## 本文
◇ ◇ ◇

夫を亡くし気丈に振舞っている報道を見て、アイドル時代の榊原郁恵について書きたくなった。
彼女の心情を慮って励ますような文章を書くのは「生身派」で、アイドルとしての彼女の作品を思い出して書くのは「企画派」。私は後者である。
榊原郁恵は、私が最初にファンになったアイドルである。
デビューは1977年1月、第1回ホリプロスカウトキャラバン優勝者として鳴り物入りのデビューだった。当時、私は中学3年生だった。ルックスの「タヌキ顔」は好みのタイプだったが、デビュー曲の『私の先生』、2曲目の『バス通学』が、平凡な学園ソングという印象で、歯がゆく思っていた。3曲目『わがまま金曜日』はテレビで見た記憶もなかった。4曲目の『アル・パシート+アラン・ドロン<あなた』は、タイトルが奇抜なのと、新人賞番組などで何度も見たお陰で、深く印象に残った。彼女の魅力を引き出したいい曲だったと思う。語尾をしゃくるような独特の歌い方が個性として定着して来たように思った。

◇ ◇ ◇

[シーンに基づく推論の記録]
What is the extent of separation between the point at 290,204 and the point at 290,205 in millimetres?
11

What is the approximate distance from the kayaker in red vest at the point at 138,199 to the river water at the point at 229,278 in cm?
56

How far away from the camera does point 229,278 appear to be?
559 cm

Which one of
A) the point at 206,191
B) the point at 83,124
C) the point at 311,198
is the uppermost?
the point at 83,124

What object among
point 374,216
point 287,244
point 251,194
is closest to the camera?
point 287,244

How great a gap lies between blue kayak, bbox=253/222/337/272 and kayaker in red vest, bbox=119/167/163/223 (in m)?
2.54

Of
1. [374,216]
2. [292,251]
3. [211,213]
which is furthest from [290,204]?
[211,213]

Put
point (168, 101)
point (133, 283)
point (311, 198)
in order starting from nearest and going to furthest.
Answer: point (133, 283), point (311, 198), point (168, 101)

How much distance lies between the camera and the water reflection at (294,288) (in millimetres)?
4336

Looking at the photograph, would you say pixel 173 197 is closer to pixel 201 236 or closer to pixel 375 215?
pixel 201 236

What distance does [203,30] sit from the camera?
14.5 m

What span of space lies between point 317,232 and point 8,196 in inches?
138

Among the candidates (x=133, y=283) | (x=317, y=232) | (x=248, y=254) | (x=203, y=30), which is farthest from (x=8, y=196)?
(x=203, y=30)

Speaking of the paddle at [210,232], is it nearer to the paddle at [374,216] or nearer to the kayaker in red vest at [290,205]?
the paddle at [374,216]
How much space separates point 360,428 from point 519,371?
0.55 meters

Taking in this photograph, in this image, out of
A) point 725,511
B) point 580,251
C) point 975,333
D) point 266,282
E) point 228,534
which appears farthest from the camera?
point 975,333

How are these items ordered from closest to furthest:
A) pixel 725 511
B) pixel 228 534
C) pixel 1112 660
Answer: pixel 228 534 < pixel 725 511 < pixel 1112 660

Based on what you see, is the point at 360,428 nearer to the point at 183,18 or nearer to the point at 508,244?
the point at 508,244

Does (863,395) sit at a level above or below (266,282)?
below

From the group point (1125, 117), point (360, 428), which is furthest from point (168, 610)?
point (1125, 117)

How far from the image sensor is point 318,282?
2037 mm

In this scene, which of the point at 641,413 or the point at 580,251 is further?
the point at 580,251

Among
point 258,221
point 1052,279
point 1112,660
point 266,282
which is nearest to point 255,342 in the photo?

◇ ◇ ◇

## 解くべき問題
a) アイドル時代の榊原郁恵についての文章では、彼女がデビューしたのは何年何月とされているか。
b) アイドル時代の榊原郁恵についての文章で曲名が挙がっている彼女の曲を、すべて書き出せ。
c) アイドル時代の榊原郁恵についての文章を、最後の文の後から書き継げ。

## 最終解答
a) 1977年1月。

b)
『私の先生』
『バス通学』
『わがまま金曜日』
『アル・パシート+アラン・ドロン<あなた』

c)
翌年1978年、『いとしのロビン・フッドさま』『めざめのカーニバル』と、アイドルっぽくポップな曲が続いた。独特の「郁恵ぶし」と言える歌い方がより顕著になって行き、そして代表作『夏のお嬢さん』が大ヒットとなる。ベストテン番組にも長くランクインしていた。健康的、元気、庶民的、性格がいい、といったキャラクターイメージも定着し、一躍トップアイドルになった。
高校2年の夏にして初めてギターに挑戦し、初めて一曲弾けるようになったのも『夏のお嬢さん』だった。コード進行が易しかったのだ。
これ以降、発売されるシングル、アルバムを買い続け、応援し続けることになる。
しかし、周知のように、アイドルとしてのピークは『夏のお嬢さん』で、その後それを超えるヒット曲は出なかった。毎回、様々なソングライターを起用し、いろいろと趣向を変えた楽曲を出し、それなりによい曲も多かったのだが、何と言っても『夏のお嬢さん』が素晴らしすぎて、そのイメージを上書きすることは困難すぎたのだろう。
そんな中でも私が好きだった曲、印象に残っている曲を何曲か紹介する。
『微笑日記』(1979年)はしっとりしたバラードながら「郁恵ぶし」も楽しめる佳曲だった。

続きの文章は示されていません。